Implementation of Repurposing GANs for One-shot Semantic Part Segmentation

126 stars 17 forks source link

Latent optimizer to extract a representation #3

Open denabazazian opened 3 years ago

denabazazian commented 3 years ago

I am wondering how can I evaluate the model by a real image instead of a generated image by StyleGAN.

The input image usually should be embed into the latent space of GAN by a latent optimizer to reproduces the input image and extract a representation from an image. However, I cannot find this latent optimizer in the code. Did you feed an input image into Pix2Pix’s encoder and use activation maps from all convolutional layers of the generator (decoder) to construct a pixel-wise representation?

Would it be possible to release the code for testing input images?

Thanks for your great work!

bryandlee commented 3 years ago

Hi. You can try the optimization-based method proposed in the original StyleGAN2 paper: (unofficial implementation) https://github.com/rosinality/stylegan2-pytorch/blob/master/projector.py

denabazazian commented 3 years ago

@bryandlee Many thanks for your reply. I have tried to use the projector code from StyleGAN2. But, the latent_in from that code is aligned with the generated projected image of the input. Does it mean that I should modify lines #170 and #173 to get the latent_in directly from the input image regardless of sample_noise and latent_mean?
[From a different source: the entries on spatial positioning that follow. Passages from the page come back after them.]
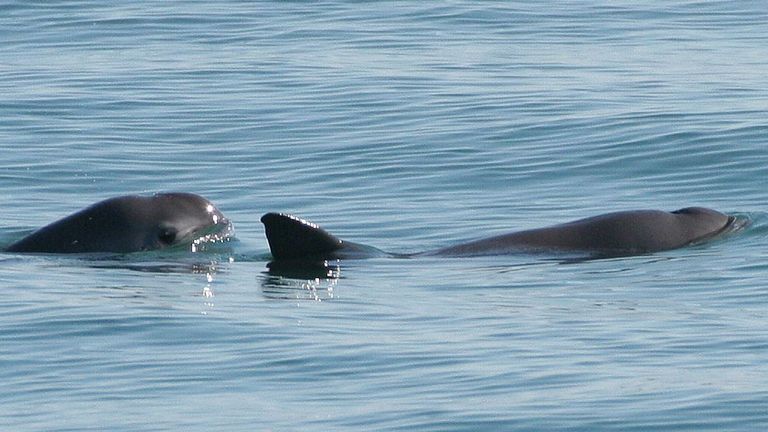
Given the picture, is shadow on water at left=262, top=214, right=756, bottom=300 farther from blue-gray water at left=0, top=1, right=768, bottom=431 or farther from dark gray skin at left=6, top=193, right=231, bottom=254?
dark gray skin at left=6, top=193, right=231, bottom=254

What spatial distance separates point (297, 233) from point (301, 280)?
0.65m

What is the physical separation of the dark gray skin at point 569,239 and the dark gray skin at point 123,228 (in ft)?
3.83

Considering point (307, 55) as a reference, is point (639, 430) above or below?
below

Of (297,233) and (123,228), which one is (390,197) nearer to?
(123,228)

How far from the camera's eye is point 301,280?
15.4 m

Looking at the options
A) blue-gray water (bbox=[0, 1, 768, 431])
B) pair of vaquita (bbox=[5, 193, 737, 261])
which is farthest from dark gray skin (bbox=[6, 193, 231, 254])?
blue-gray water (bbox=[0, 1, 768, 431])

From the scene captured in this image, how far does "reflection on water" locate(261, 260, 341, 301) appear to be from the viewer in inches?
580

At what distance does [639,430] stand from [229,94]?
17.0m

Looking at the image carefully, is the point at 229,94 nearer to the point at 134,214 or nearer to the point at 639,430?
the point at 134,214

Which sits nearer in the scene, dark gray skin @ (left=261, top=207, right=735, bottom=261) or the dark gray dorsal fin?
the dark gray dorsal fin

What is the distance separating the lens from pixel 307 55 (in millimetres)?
30250

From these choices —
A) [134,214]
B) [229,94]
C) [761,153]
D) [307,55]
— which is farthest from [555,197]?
[307,55]

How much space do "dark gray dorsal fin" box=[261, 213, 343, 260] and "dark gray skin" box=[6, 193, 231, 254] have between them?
1.12m

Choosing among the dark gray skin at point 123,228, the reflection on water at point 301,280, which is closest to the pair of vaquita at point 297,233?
the dark gray skin at point 123,228
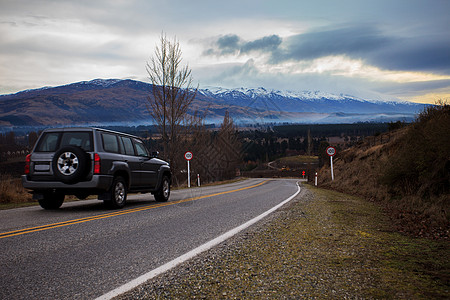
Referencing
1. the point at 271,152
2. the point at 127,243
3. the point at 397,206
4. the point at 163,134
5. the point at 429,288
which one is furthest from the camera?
the point at 271,152

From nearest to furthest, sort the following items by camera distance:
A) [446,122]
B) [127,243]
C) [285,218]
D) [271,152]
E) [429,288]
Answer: [429,288] < [127,243] < [285,218] < [446,122] < [271,152]

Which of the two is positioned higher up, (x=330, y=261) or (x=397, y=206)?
(x=330, y=261)

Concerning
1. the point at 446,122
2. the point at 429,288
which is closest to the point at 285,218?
the point at 429,288

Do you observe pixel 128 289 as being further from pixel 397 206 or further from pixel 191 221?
pixel 397 206

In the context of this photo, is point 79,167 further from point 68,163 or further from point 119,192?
point 119,192

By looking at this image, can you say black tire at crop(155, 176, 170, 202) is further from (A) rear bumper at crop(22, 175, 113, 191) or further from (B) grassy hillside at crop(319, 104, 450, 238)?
(B) grassy hillside at crop(319, 104, 450, 238)

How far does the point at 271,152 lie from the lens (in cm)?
17438

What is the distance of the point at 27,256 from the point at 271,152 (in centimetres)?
17166

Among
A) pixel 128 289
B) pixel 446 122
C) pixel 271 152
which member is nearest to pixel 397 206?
pixel 446 122

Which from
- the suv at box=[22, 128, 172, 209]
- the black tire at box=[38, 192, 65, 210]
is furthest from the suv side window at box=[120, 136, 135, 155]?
A: the black tire at box=[38, 192, 65, 210]

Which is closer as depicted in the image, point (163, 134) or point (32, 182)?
point (32, 182)

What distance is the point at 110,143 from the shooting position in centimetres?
996

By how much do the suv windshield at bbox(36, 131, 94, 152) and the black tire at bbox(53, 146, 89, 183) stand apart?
1.37 ft

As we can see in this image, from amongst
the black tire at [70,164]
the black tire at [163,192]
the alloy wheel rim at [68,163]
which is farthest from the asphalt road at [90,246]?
the black tire at [163,192]
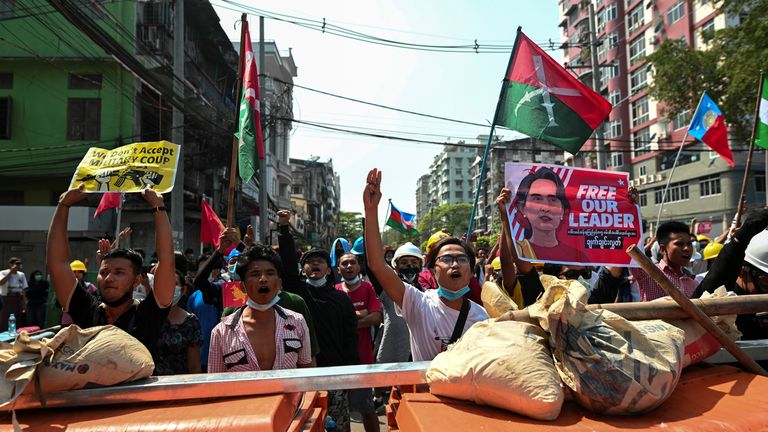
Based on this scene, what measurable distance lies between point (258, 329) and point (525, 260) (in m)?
1.65

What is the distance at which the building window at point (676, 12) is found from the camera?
102ft

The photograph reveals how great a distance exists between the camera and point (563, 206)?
3594mm

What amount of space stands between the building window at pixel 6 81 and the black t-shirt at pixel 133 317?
20786mm

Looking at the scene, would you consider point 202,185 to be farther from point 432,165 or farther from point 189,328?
point 432,165

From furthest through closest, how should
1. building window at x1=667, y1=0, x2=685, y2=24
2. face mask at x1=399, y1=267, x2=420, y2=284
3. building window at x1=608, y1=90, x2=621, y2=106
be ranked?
building window at x1=608, y1=90, x2=621, y2=106
building window at x1=667, y1=0, x2=685, y2=24
face mask at x1=399, y1=267, x2=420, y2=284

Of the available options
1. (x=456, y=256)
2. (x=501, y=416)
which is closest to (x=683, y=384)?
(x=501, y=416)

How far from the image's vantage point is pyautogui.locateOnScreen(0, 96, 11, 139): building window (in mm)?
Result: 18422

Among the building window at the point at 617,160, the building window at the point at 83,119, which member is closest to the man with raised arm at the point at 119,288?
the building window at the point at 83,119

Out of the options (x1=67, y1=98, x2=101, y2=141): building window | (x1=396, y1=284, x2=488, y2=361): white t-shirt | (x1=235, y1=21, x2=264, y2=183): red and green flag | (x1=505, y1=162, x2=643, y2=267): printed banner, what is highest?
(x1=67, y1=98, x2=101, y2=141): building window

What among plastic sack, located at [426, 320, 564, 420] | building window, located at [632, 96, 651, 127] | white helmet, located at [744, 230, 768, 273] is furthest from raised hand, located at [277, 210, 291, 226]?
building window, located at [632, 96, 651, 127]

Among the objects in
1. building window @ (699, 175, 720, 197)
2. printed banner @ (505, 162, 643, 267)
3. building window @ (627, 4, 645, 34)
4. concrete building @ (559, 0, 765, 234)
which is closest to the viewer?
printed banner @ (505, 162, 643, 267)

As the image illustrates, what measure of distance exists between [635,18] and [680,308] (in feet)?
139

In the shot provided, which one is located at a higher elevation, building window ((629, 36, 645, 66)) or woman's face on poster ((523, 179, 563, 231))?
building window ((629, 36, 645, 66))

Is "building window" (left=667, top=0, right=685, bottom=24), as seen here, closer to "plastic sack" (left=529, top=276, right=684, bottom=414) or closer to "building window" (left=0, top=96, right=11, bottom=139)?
"building window" (left=0, top=96, right=11, bottom=139)
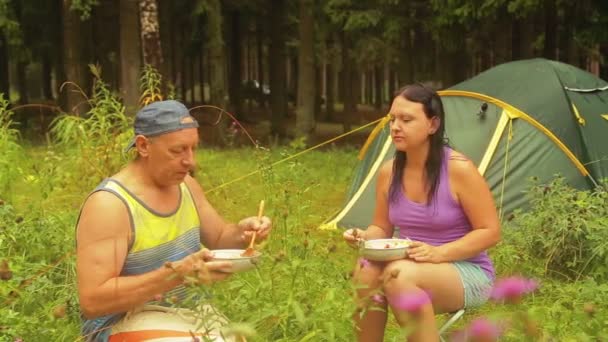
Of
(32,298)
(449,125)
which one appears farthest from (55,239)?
(449,125)

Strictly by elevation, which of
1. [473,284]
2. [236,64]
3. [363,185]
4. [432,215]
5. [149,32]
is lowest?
[363,185]

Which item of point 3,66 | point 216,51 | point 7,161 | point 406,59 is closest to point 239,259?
point 7,161

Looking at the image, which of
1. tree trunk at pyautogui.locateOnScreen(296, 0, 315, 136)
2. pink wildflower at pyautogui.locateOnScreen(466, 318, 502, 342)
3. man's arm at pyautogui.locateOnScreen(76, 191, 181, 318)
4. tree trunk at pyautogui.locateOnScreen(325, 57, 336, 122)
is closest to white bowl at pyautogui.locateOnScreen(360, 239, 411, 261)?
man's arm at pyautogui.locateOnScreen(76, 191, 181, 318)

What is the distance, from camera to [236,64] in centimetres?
2388

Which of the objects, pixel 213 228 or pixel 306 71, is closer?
pixel 213 228

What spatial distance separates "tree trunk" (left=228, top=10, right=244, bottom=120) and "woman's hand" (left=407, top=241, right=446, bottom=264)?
1909cm

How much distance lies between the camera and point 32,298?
13.9 feet

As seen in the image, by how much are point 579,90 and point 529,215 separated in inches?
80.8

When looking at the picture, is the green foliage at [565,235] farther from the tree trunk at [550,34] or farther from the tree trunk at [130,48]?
the tree trunk at [550,34]

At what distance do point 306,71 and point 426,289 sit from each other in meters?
13.2

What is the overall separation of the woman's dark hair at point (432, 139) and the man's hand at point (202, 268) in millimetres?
1056

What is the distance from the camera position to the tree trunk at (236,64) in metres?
22.7

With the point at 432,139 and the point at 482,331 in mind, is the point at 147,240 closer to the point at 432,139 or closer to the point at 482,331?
the point at 432,139

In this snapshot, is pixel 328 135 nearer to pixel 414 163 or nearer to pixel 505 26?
pixel 505 26
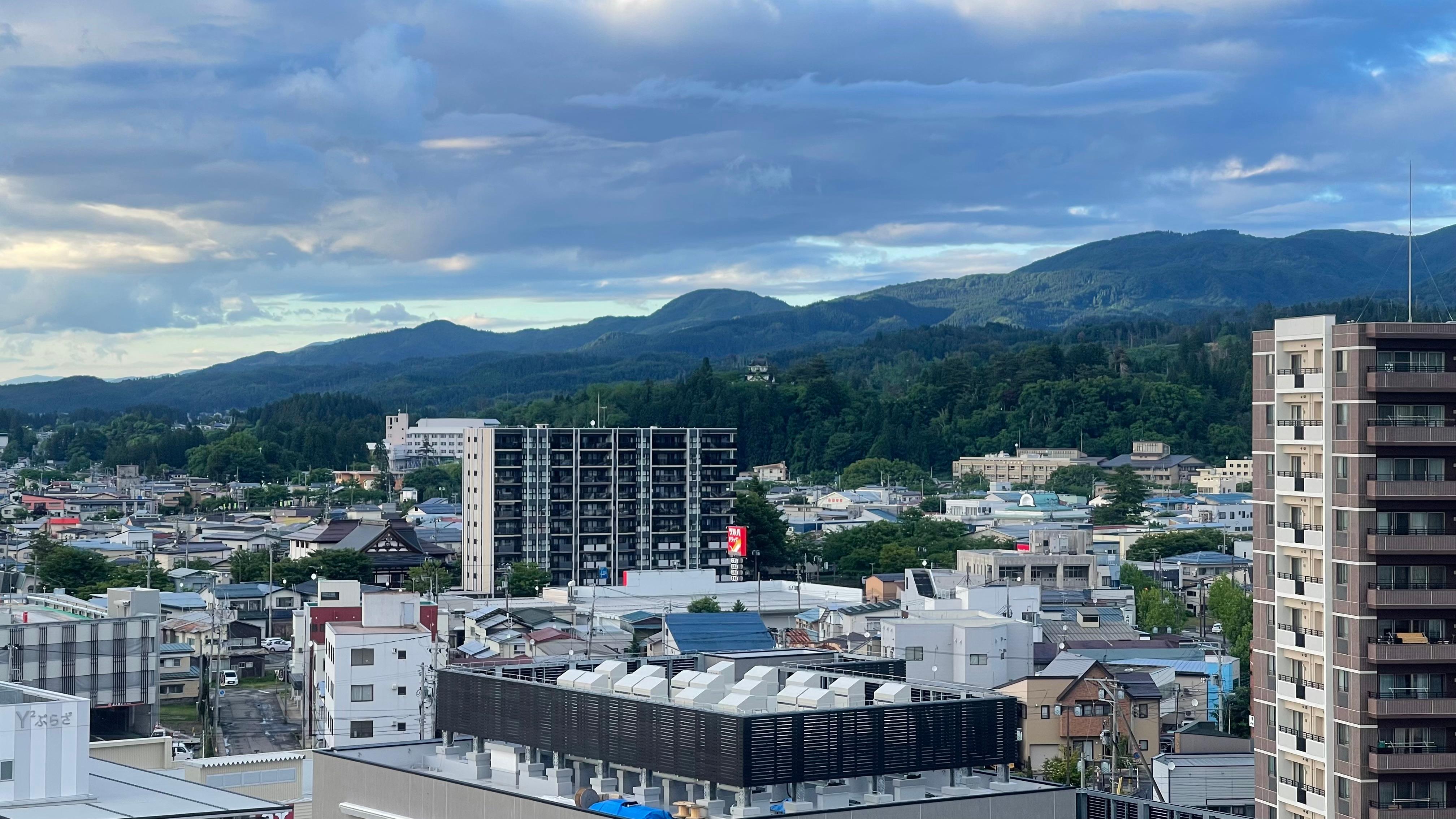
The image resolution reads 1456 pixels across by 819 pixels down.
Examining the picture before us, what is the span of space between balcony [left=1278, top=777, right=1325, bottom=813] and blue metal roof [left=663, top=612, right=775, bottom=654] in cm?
1398

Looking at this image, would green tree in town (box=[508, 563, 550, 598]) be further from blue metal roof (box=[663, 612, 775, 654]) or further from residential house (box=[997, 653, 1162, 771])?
residential house (box=[997, 653, 1162, 771])

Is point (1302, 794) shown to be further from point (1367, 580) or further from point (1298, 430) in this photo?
point (1298, 430)

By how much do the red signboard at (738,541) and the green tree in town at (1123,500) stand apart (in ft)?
84.1

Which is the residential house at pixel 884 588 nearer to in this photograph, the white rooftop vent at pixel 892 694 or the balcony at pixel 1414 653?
the balcony at pixel 1414 653

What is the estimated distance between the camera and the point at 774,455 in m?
135

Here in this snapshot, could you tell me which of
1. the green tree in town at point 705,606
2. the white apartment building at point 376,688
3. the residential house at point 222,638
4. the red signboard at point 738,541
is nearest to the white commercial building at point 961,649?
the white apartment building at point 376,688

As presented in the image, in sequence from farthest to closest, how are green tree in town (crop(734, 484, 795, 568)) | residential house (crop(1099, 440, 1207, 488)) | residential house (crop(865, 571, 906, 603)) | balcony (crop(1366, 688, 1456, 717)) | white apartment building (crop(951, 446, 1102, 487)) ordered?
1. white apartment building (crop(951, 446, 1102, 487))
2. residential house (crop(1099, 440, 1207, 488))
3. green tree in town (crop(734, 484, 795, 568))
4. residential house (crop(865, 571, 906, 603))
5. balcony (crop(1366, 688, 1456, 717))

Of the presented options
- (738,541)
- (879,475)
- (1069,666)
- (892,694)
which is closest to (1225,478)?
(879,475)

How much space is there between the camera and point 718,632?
38.5 m

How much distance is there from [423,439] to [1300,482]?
156201mm

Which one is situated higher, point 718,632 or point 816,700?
point 816,700

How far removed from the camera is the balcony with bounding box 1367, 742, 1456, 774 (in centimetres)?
2047

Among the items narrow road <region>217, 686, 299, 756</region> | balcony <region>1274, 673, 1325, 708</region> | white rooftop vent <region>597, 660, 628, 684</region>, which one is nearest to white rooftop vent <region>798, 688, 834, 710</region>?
white rooftop vent <region>597, 660, 628, 684</region>

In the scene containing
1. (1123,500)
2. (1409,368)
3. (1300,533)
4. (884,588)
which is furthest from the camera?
(1123,500)
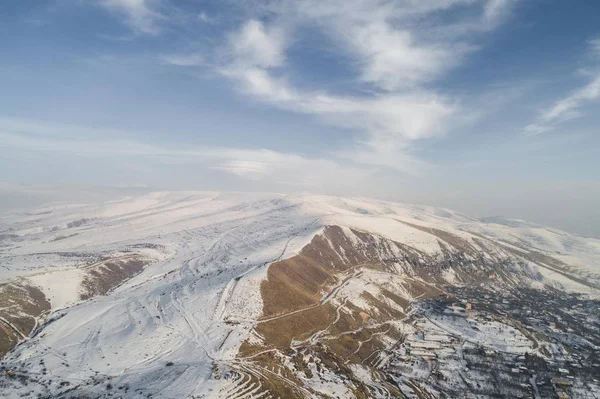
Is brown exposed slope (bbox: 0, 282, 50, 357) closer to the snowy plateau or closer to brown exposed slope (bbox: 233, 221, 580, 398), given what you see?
the snowy plateau

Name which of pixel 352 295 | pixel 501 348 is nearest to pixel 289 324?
pixel 352 295

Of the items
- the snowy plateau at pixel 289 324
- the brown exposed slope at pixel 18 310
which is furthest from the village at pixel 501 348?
the brown exposed slope at pixel 18 310

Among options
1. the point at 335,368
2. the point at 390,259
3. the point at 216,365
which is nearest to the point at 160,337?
the point at 216,365

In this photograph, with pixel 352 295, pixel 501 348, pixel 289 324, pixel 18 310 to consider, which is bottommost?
pixel 501 348

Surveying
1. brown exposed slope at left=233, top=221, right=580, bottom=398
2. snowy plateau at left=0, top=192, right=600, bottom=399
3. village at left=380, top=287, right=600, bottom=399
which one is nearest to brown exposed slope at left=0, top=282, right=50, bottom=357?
snowy plateau at left=0, top=192, right=600, bottom=399

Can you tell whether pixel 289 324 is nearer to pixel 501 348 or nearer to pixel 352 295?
pixel 352 295

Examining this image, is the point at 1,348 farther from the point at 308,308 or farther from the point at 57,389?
the point at 308,308

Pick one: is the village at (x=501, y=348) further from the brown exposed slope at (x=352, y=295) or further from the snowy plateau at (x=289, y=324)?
the brown exposed slope at (x=352, y=295)
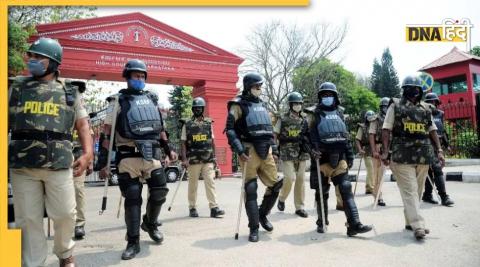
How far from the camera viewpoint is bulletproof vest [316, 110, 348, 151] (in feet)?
16.5

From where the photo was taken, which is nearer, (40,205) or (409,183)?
(40,205)

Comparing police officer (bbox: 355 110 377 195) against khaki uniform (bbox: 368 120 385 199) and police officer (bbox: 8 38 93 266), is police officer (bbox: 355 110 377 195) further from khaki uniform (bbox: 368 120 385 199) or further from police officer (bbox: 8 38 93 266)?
police officer (bbox: 8 38 93 266)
Or am I missing something?

bryandlee commented 3 years ago

Hi, I don't quite get what you mean by "getting the latent_in directly from the input image regardless of sample_noise and latent_mean". The code finds the latent vectors and noises that can be fed into the generator to generate the closest projection of a given input image.

denabazazian commented 3 years ago

Yes, the projector code generates the closest projection of a given input image, and the problem is that in most of the cases the view-point and some features of the input images are changed. So, the semantic segmentation result is not corresponding to the input image. In the Supplementary Material of the paper, it is written that the input image is fed into a Pix2Pix’s encoder to construct a pixel-wise representation. I am just wondering if there is any further implementation or explanation regarding that. Thanks.

bryandlee commented 3 years ago

I see. The "auto-shot segmentation" part of the paper is not implemented, but you can sample image-label pairs from the few-shot model and use them to train any semantic segmentation model. I'll let you know if I have a chance to do it.